Back to skill
Skillv1.0.0
ClawScan security
Daily Journal · ClawHub's context-aware review of the artifact, metadata, and declared behavior.
Scanner verdict
BenignMar 13, 2026, 4:01 PM
- Verdict
- Benign
- Confidence
- high
- Model
- gpt-5-mini
- Summary
- This skill is internally consistent: it implements a local, file-based journaling tool that reads/writes files under a user directory and does not request external credentials or network access.
- Guidance
- This skill appears to do exactly what it says: a local journal stored at ~/.journal (or $JOURNAL_DIR). Before installing, review the script (it's included) and be aware it will create and write files in your home folder. There are no network calls or credential requirements. If you will store sensitive personal data, consider encrypting backups or choosing a secure directory. Note: there are minor bugs/rough edges in the script (e.g., a shell arithmetic expression in stats and some awkward date handling) which are functional issues rather than security risks.
Review Dimensions
- Purpose & Capability
- noteThe script implements the stated journaling features (write, view, search, mood, gratitude, export, etc.) and stores data in a local directory (default $HOME/.journal). Minor mismatch: SKILL.md lists runtime: python3 while the main executable is a bash script that calls python3 for a few subcommands — not dangerous but slightly inconsistent.
- Instruction Scope
- okRuntime instructions and the included script operate only on local files in the configurable JOURNAL_DIR (default ~/.journal).

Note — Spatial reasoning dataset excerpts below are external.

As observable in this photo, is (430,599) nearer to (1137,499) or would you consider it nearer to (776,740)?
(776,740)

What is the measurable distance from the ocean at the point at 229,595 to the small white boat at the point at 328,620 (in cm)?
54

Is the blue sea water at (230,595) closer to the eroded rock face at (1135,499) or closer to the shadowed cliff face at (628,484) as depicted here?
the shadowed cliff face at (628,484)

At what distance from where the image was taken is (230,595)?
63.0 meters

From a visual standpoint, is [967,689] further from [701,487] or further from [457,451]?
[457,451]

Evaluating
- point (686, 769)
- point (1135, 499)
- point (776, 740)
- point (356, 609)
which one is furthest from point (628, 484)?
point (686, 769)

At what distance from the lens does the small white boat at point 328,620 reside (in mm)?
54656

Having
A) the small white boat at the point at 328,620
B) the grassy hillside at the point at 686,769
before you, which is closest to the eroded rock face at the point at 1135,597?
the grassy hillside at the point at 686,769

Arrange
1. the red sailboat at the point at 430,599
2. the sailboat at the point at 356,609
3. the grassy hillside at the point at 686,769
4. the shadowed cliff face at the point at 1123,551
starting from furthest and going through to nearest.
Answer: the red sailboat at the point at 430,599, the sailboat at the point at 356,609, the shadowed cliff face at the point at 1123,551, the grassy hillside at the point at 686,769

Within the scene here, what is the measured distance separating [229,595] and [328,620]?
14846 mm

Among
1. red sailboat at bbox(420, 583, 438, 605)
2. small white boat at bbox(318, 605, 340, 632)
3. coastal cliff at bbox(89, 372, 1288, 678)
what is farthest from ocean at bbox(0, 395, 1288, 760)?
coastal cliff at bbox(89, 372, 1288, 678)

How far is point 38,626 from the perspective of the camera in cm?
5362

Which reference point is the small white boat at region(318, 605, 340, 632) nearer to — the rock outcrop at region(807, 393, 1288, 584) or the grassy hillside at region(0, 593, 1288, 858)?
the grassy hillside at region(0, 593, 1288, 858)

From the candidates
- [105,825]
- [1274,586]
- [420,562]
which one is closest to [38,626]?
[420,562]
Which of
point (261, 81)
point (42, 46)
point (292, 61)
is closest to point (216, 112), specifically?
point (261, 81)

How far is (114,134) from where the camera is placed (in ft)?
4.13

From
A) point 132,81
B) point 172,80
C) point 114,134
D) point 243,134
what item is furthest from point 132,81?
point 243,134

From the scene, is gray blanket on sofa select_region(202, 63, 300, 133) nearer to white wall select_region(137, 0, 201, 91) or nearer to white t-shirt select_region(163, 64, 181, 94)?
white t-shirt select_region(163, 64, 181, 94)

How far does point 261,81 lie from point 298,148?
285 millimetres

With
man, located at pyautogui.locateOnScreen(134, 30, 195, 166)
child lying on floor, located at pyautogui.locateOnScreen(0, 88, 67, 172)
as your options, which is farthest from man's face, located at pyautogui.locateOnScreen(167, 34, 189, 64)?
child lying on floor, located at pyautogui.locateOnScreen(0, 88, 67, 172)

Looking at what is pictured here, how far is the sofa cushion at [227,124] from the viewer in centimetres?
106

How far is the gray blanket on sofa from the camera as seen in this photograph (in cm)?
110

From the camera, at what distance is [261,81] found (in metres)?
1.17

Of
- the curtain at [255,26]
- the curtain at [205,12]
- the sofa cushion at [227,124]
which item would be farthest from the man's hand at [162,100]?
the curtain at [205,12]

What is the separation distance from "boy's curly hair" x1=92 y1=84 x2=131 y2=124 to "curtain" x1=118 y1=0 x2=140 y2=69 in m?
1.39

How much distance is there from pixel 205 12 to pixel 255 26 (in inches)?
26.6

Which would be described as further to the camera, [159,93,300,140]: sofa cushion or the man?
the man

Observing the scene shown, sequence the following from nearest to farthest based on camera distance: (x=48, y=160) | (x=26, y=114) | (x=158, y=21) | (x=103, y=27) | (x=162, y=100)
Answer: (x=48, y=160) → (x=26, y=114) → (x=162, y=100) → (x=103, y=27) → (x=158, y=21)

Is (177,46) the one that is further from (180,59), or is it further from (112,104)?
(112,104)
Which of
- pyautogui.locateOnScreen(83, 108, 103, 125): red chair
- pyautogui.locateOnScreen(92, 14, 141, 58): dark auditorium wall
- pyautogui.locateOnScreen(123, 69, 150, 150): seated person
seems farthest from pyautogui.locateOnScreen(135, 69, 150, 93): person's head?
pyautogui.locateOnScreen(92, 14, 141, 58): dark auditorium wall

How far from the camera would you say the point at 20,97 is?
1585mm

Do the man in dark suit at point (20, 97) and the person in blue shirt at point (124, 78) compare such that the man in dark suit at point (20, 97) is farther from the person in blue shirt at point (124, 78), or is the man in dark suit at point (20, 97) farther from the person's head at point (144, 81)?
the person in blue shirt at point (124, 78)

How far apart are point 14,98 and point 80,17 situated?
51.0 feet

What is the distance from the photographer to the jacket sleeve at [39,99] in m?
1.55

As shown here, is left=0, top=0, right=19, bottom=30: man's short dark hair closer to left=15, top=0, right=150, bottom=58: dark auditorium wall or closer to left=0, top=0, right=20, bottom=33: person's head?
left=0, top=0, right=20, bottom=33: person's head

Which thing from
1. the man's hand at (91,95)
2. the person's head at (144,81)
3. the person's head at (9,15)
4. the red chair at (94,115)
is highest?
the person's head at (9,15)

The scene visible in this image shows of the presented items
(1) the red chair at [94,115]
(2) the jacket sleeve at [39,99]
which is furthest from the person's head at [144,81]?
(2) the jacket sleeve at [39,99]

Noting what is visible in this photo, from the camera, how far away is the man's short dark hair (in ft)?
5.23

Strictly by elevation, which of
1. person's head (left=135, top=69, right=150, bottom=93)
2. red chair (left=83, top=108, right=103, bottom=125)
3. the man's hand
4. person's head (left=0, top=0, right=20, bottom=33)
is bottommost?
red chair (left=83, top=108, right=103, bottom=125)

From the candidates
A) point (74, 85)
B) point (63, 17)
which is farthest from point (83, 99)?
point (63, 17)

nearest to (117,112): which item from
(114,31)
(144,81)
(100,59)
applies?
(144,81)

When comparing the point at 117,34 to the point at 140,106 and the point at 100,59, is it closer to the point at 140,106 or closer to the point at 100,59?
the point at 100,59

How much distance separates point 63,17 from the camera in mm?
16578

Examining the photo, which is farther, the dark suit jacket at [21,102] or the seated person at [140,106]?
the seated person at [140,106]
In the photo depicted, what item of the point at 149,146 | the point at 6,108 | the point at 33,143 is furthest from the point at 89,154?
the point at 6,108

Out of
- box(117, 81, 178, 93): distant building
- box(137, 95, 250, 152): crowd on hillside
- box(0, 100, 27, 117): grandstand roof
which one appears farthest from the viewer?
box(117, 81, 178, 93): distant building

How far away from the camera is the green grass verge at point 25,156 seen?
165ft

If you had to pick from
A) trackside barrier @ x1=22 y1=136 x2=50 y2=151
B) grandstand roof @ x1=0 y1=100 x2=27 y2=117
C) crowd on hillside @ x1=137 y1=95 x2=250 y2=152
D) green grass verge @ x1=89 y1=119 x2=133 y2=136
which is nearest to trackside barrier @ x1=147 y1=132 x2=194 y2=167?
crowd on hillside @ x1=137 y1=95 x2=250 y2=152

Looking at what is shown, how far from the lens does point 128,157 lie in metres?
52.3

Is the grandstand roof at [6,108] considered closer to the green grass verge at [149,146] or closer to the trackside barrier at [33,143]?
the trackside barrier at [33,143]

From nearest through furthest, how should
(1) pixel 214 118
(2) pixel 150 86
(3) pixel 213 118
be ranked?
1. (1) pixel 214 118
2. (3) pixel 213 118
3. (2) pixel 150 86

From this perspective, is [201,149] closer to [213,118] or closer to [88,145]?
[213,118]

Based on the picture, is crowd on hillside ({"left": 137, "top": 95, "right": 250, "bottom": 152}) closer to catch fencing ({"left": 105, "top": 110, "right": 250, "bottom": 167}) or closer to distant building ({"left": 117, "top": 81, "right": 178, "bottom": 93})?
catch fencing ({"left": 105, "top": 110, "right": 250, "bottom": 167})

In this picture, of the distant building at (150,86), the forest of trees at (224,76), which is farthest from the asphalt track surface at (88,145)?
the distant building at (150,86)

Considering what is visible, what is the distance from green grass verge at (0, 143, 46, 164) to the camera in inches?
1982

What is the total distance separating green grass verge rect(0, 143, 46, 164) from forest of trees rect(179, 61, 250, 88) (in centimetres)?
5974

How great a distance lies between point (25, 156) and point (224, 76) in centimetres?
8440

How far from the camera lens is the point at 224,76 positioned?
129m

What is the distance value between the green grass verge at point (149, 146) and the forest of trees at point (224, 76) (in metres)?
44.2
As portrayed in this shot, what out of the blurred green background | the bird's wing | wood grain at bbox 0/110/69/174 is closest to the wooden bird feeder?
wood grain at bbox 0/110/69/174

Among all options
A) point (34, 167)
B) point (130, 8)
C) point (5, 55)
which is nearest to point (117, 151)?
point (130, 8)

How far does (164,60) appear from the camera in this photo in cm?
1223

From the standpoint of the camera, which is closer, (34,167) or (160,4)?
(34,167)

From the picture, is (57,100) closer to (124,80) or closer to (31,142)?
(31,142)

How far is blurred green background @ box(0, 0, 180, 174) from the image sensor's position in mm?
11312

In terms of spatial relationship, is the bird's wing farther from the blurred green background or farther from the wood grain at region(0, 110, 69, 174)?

The skill does not read unrelated system files, environment secrets, or send data to external endpoints.
- Install Mechanism
- okNo install spec or external downloads are used; the skill is instruction-only with an included shell script. Nothing in the manifest pulls remote code or archives.
- Credentials
- okNo required environment variables or credentials are declared. The script optionally honors JOURNAL_DIR to change storage location — a proportional and reasonable config option for this purpose.
- Persistence & Privilege
- okThe skill does not request permanent/global privileges (always is false). It creates and writes files only under the user's journal directory and does not modify other skills or global agent settings.